▶ [AIM OF THE TASK]: Please copy out every line of the items below, requests included, and shift each number in the answer coordinates up by 91. Leave the numbers in the requests unchanged.

----------------

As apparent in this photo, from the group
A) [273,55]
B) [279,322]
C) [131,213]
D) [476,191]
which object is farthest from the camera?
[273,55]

----------------

▶ [COMPLETED TASK]:
As apparent in this photo, from the group
A) [273,55]
B) [279,322]
C) [131,213]
D) [476,191]
which object is farthest from the camera?
[364,146]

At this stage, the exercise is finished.